Osteoprotonegrin acts a decoy receptor for RANK and prevents bone resorption. A monoclonal antibody, denosumab has been developed that mimics this decoy receptor action. In animal models, denosumab reduced pain in half plus preserved bone mass by interfering with osteoclast demineralisation. Bone cancer pain is reduced when the bone is less fragile and the bone is much less likely to fracture, which is a major problem. The drug reduces the pain that bone cancer patients have when they move. It also may slow down the spread of the cancer as weaker bone is more vulnerable to cancer spread.

Cancers that promote bone formation when they spread also cause bone pain.
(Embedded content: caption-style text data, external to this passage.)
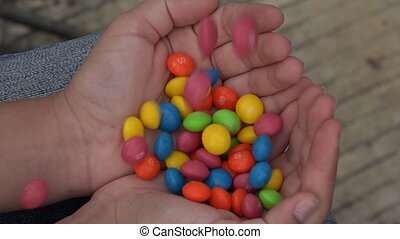 Colorful Candy in Girls Hands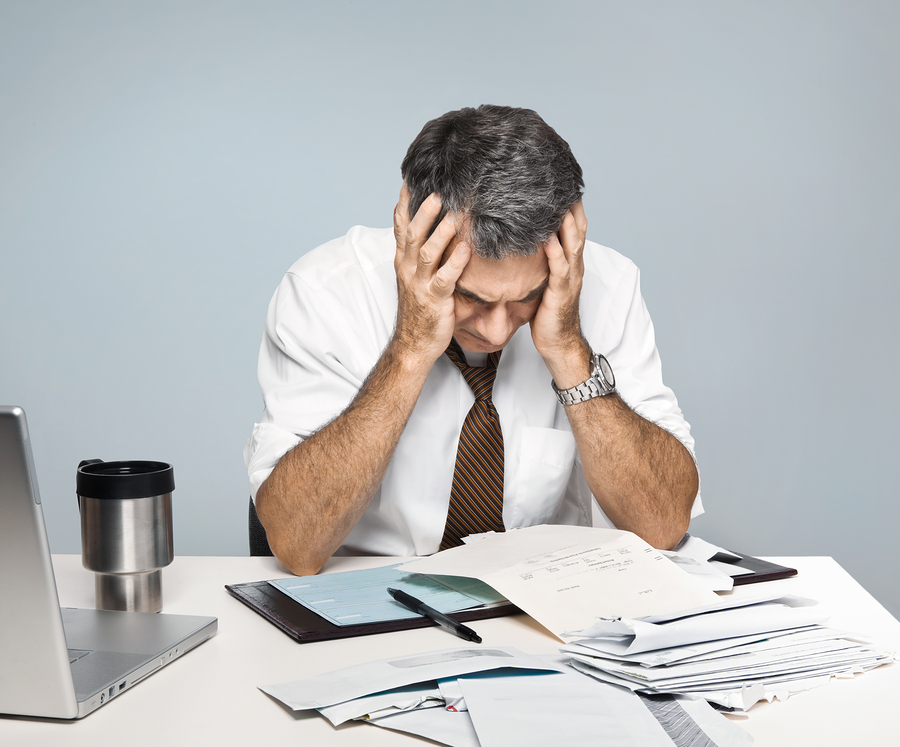 Man at desk in shirt and tie holding his head and worrying about money and the economy.
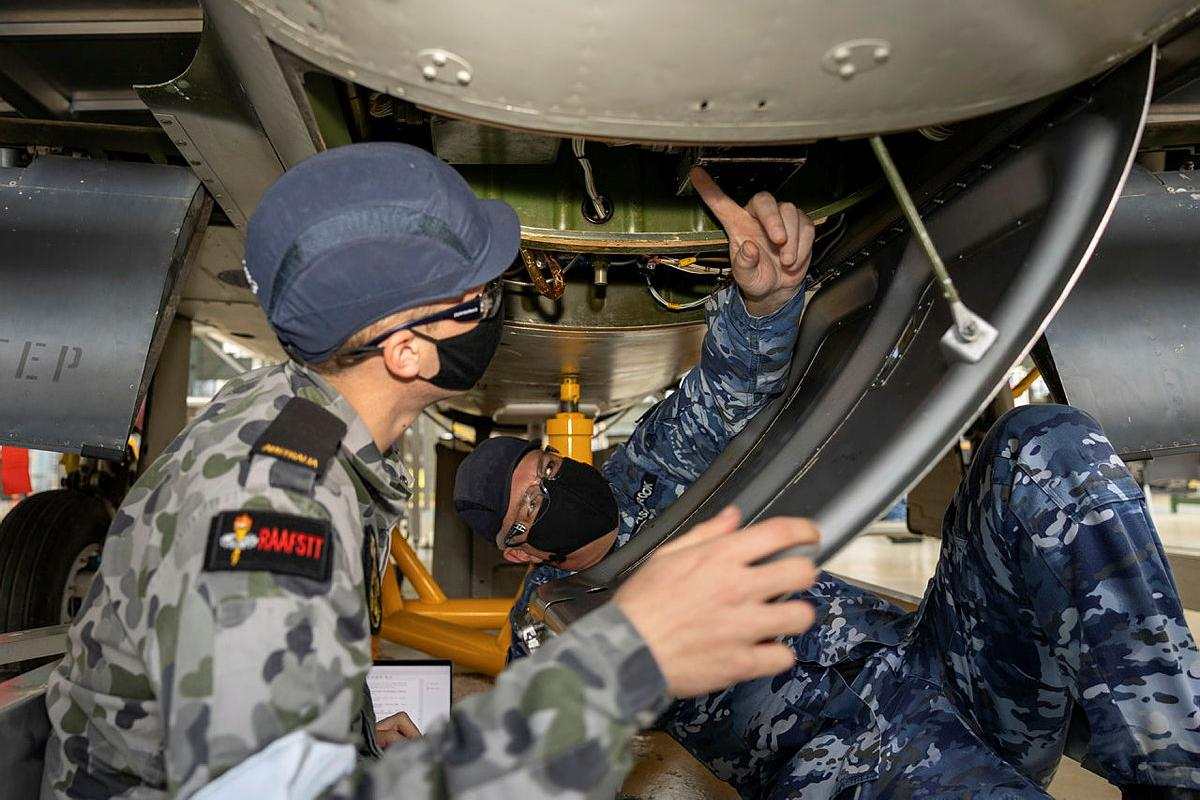 Corporal Andrew Ashbrook, right, helps avionics technician trainee Seaman William Cook to identify, recover and install a faulty voltage regulator.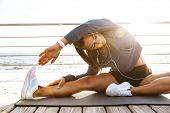 Image of a beautiful young sports fitness woman make stretching exercises at the beach outdoors list poster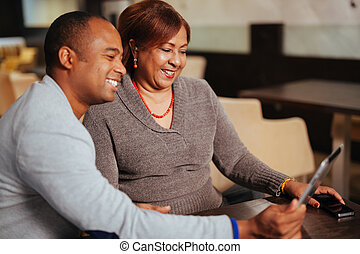 A mother and son hold a computer tablet, isolated - A mother...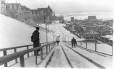 MP-1984.146.2.10 | Two men skiing on toboggan slide, Dufferin Terrace, Quebec City, QC, about 1900 | Photograph | Anonyme - Anonymous |  |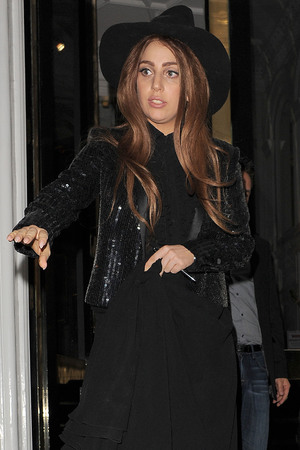 Lady Gaga leaves The Ecuadorian Embassy at midnight, having spent five hours inside visiting Wikileak's founder Julian Assange. Gaga made no comment as she left the premises. London, England
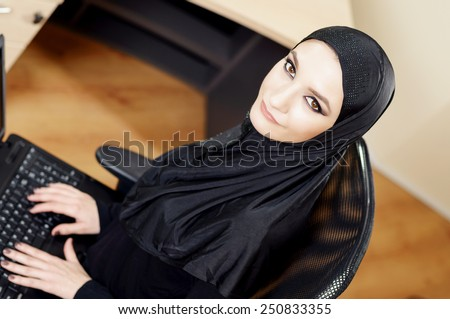 Muslim woman sitting on an office chair and working on the computer in the office. Overhead - stock photo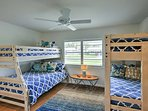 Kids will love falling asleep in this second bedroom, boasting 3 twin beds and a full bed.
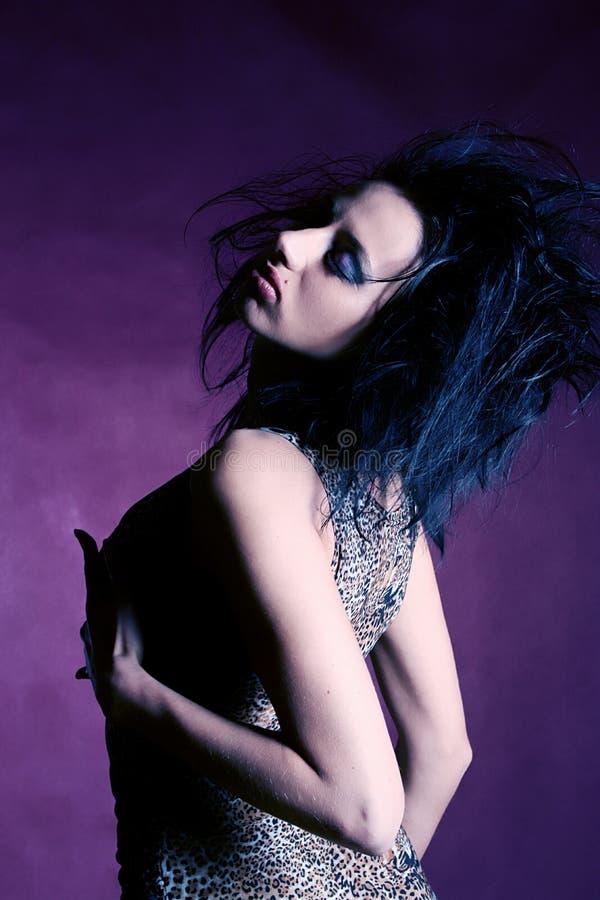 Retrato de la mujer hermosa sobre el fondo violeta imagen de archivo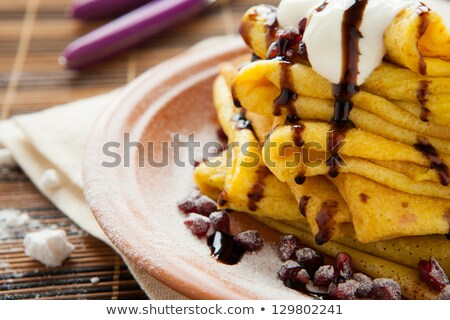 Sweet crepes with pomegranate Stock photo © YuliyaGontar
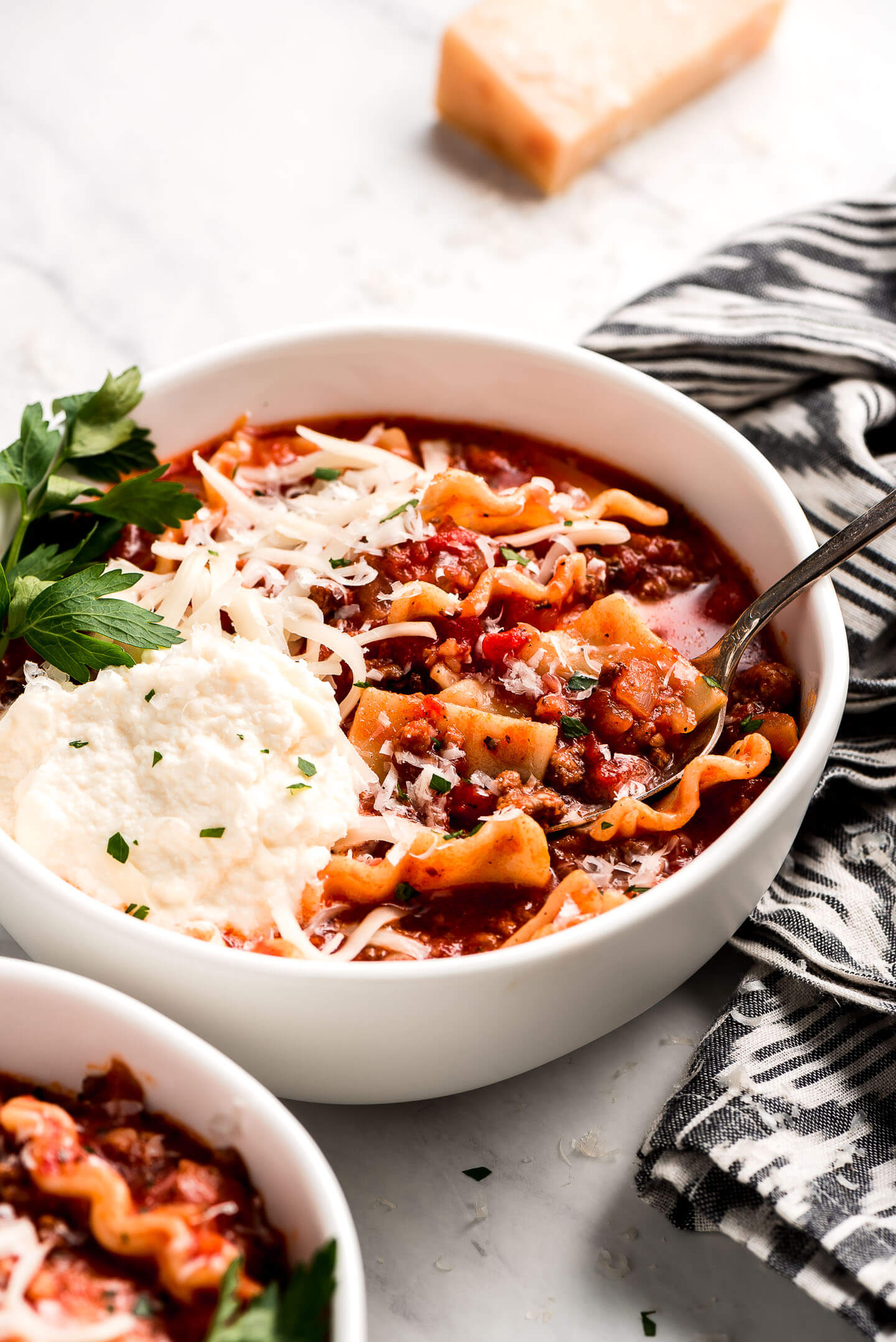 A bowl of Lasagna Soup and a spoon lifting a bite out.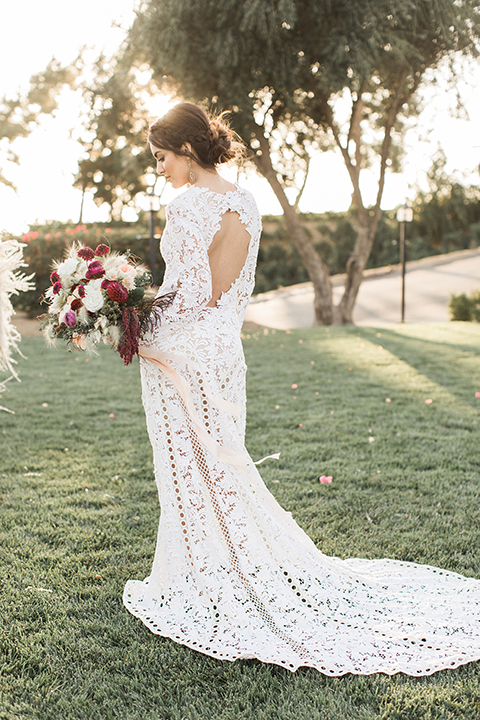 Temecula-outdoor-wedding-at-callaway-winery-bride-holding-bouquet-back-of-dress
For example, prostate cancer when infiltrates bone causes this type of pain. The nerve growth factor neurotrophin regulates the growth of nerves and what we perceive as painful. Normal activity or movement is often perceived as painful when cancer is causing the pain. TrkA is the receptor for neurotrophin and it switches on and off what we consider painful. The antibody tanezumab binds TrkA and reduces the bone pain associated with types of cancer that increase bone formation.

The influence of hormones on bone cancer pain is unclear, but testosterone clearly could have a role. After castration, bone density decreases. Also in animals lowering testosterone lowers pain thresholds and animals perceive pain at a lower level.

Research into new pain medicines for bone cancers is limited by the risk of reducing pain at the cost of enhancing cancer growth. For example, using VEGF will improve pain of constricted blood impeded by a bone cancer. However, cancers grow using VEGF to promote blood vessel growth and anti-VEGF is a drug to treat cancer.